Nonlinear solver behavior when fault effective stress is zero (tensile stresses)

Hi Brad,

I am performing 2D quasi-static simulations using the rate and state friction model. In these simulations I am applying normal tensile traction at the fault to model pore pressure effect on the fault strength.

My problem is the following:

  1. I would like to model a case with very low effective stress. In this situation, I noticed that, due to fault slip and domain deformation, normal stress at the fault decreases causing the fault to open (effective stress >= 0) at some locations.

  2. The nonlinear solver then does not converge anymore, which I suspect is related to the frictionless interface.

I have verified that the nonlinear and linear solvers converges in few iterations whenever 1) normal tractions are not applied at the fault 2) or when the effective stress is large enough to prevent it to be larger than zero.

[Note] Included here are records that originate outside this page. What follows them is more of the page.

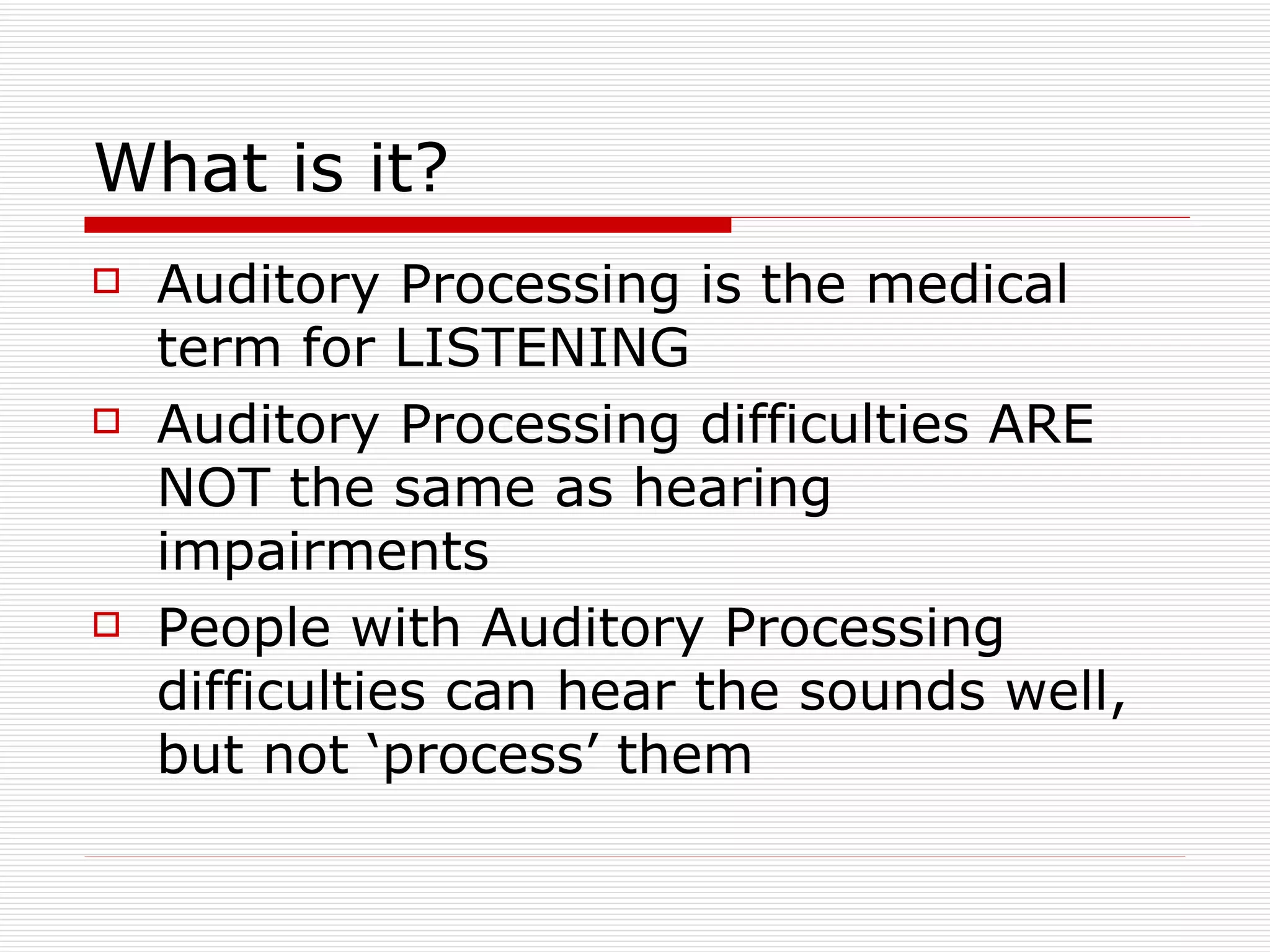 What is it?

Auditory Processing is the medical term for LISTENING

Auditory Processing difficulties ARE NOT the same as hearing impairments

People with Auditory Processing difficulties can hear the sounds well, but not ‘process’ them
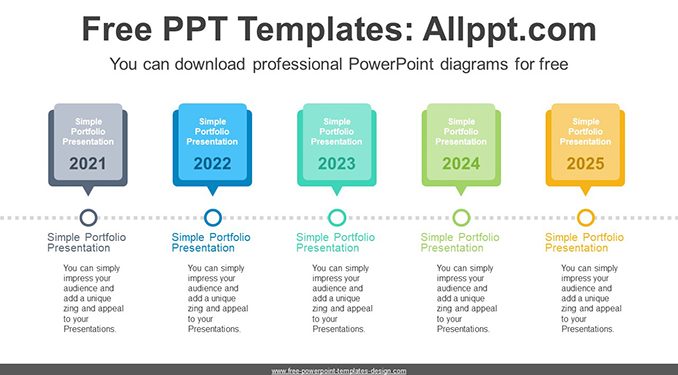 Free PPT Templates: Allppt.com

You can download professional PowerPoint diagrams for free

Simple Portfolio Presentation
2021

Simple Portfolio Presentation
2022

Simple Portfolio Presentation
2023

Simple Portfolio Presentation
2024

Simple Portfolio Presentation
2025

Simple Portfolio Presentation

You can simply impress your audience and add a unique zing and appeal to your Presentations.

Simple Portfolio Presentation

You can simply impress your audience and add a unique zing and appeal to your Presentations.

Simple Portfolio Presentation

You can simply impress your audience and add a unique zing and appeal to your Presentations.

Simple Portfolio Presentation

You can simply impress your audience and add a unique zing and appeal to your Presentations.

Simple Portfolio Presentation

You can simply impress your audience and add a unique zing and appeal to your Presentations.

www.free-powerpoint-templates-design.com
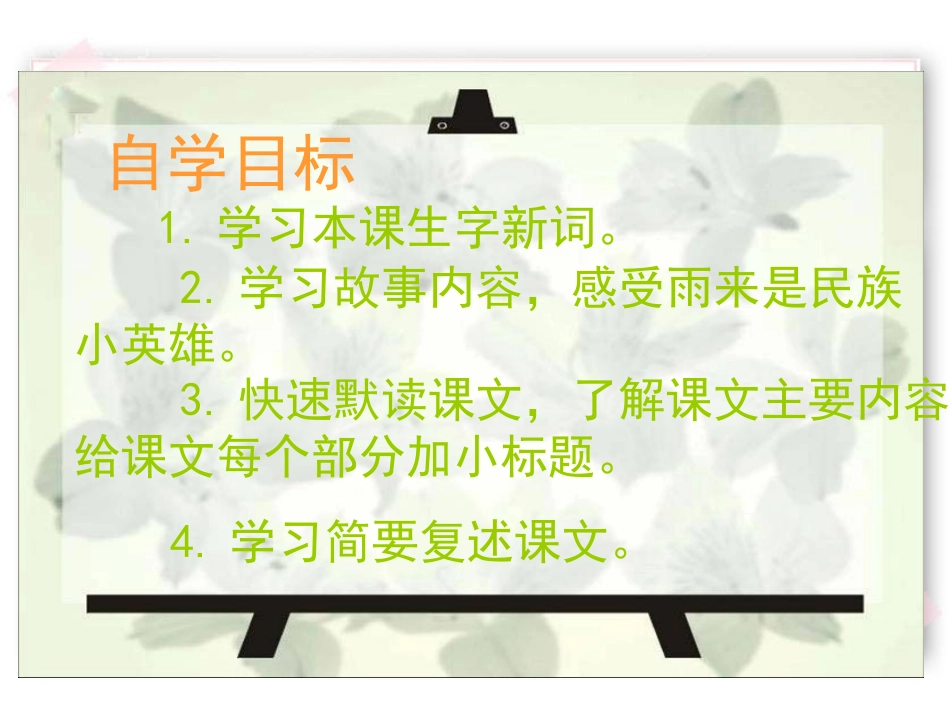 自学目标

1. 学习本课生字新词。

2. 学习故事内容，感受雨来是民族小英雄。

3. 快速默读课文，了解课文主要内容给课文每个部分加小标题。

4. 学习简要复述课文。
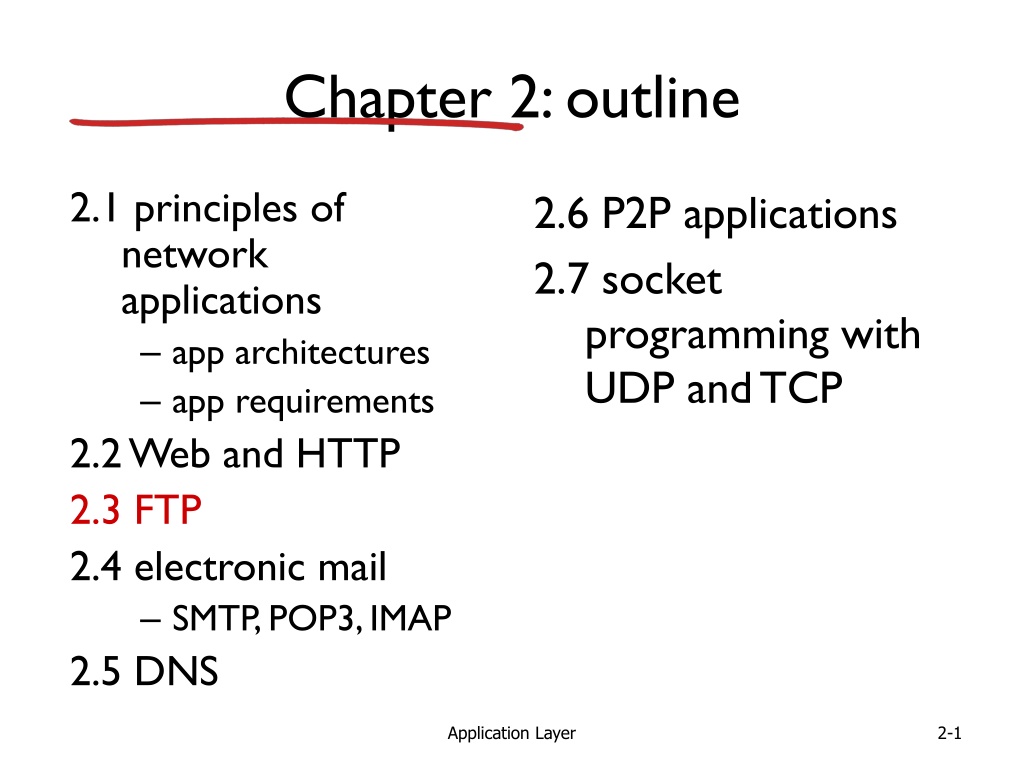 Chapter 2: outline

2.1 principles of network applications
– app architectures
– app requirements
2.2 Web and HTTP
2.3 FTP
2.4 electronic mail
– SMTP, POP3, IMAP
2.5 DNS

2.6 P2P applications
2.7 socket programming with UDP and TCP

Application Layer

2-1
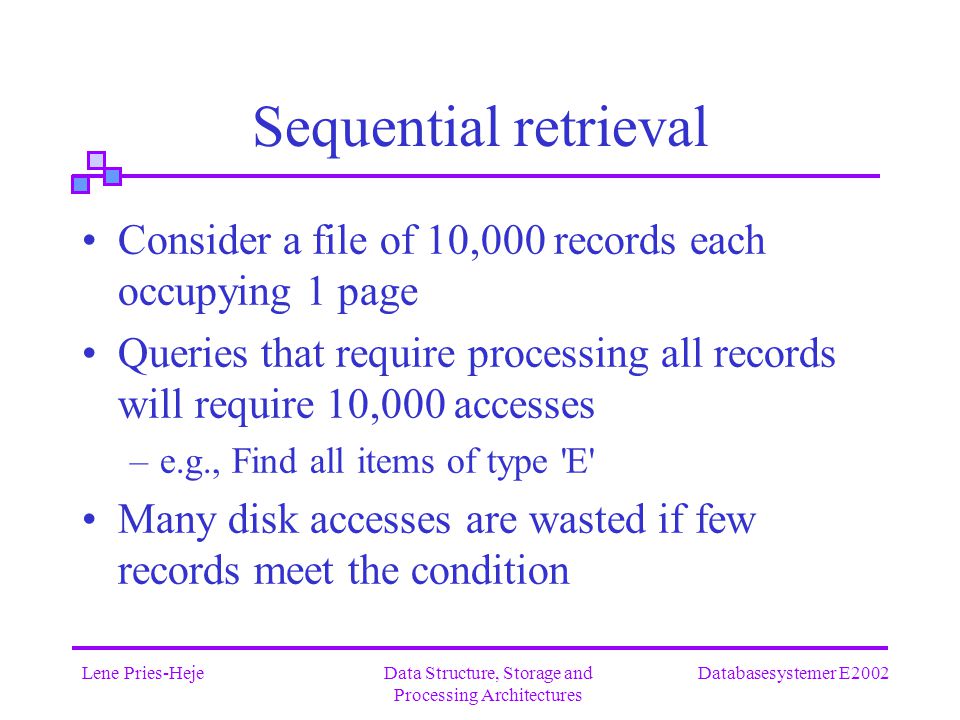 Sequential retrieval

• Consider a file of 10,000 records each occupying 1 page

• Queries that require processing all records will require 10,000 accesses

– e.g., Find all items of type 'E'

• Many disk accesses are wasted if few records meet the condition

Lene Pries-Heje

Data Structure, Storage and Processing Architectures

Databasesystemer E2002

I know you may need a working version of the problem to provide detailed feedback, which I can prepare if needed. In the mean time, would you be able to comment a little on what is the expect behavior of the nonlinear solver when the fault is in tension (effective stress >= 0) ?

Thank you,

A localized region of very low effective normal stress or even tension should not cause much change in the number of nonlinear iterations and rate of convergence of the nonlinear solve. The nonlinear solve is most likely to have difficulties and a slow rate of convergence in cases with large simultaneous slip over large fractions of the domain. There is not that much that can be done to mitigate a slow rate of convergence with the current formulation when a large fraction of a through-going fault is slipping simultaneously.